When I moved in the area around the flex duct was a rough opening bigger than the flex duct- so there was basically a hole around the flex duct into the attic so when the unit ran it sucked hot or cold air from the attic down into the closet- a big energy drain- I have stuffed insulation around it and foamed it.
If I have the unit replaced – its old- what is the professional way to avoid this hole and avoild the “we’l put caulk around it solution- is there one? A pipe with a flange?
Replies
I thought Tim or one of the other gurus of HVAC would have shown up by now, but they haven't, so I'll take a shot.
First go to http://www.buildingscience.com and read Joes ten common mistakes for your area of the country.
It doesn't seem to matter where you live for one common mistake to happen; running HVAC ducts in unconditioned spaces, or worse, putting the whole system in an unconditioned space.
For your current problem, if you can't bring the ducts inside the building envelope, at least go to rigid metal duct. Seal every joint and over insulate the snot out of it. The penetration into the attic can then be tightly sealed around the supply air plenum by reworking the dw and using spray foam.

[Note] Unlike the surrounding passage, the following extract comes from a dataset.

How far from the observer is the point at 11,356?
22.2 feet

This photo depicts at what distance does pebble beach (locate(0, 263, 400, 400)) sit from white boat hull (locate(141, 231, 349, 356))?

Your second problem of return air indicates that the opening through the wall is not large enough. It should be sized for the supply produced by the unit. a good HVAC contractor will make that determination and correction for you.
Hope this helps, and maybe one of the others here will add to my limited explanation.
Dave
I've been out of touch for a while, but thanks for noticing!
I agree, ducts in an unconditioned space is less than ideal, and as Edward asked, "What is the professiona way" to address this issue? I would recommend an insulated, sheet metal plenum off of the unit that could easily be sealed at the penetration. Caulk the gap between the sheet metal and the drywall at a minimum, (use of closure angles, like 20 ga bent sheet metal, would even be better) and have the professional check the return for proper sizing.
Tim
Thanks. what is a closure angle?
Best guess here, but a 20 ga. closure angle is a L shaped piece attached to the duct where it penetrates the ceiling. It overlaps the opening helping to seal it off. If the opening is correctly framed for the duct, it also serves as lateral support.
Dave
Exactly. Also important in some installations, though most likely not this one, provides some extra integrity in the event of a fire. IF, sound is an issue, the plenum can be wholly supported by the framing, via the angles, and a flexible connection can be installed between the unit/coil and the supply plenum. Ducts rigidly attached to structures and motrized equipment are notorious noise transmitters.
I think that when you go to replace the unit you may want to look a seperate returns in each room, FL just in the lst year or so put it in the building code that new construction needs to have seperate returns. Installed A/C in '95 and had seperate returns put in each room of out 1906 home, the contractor said that it was a great idea and it has been.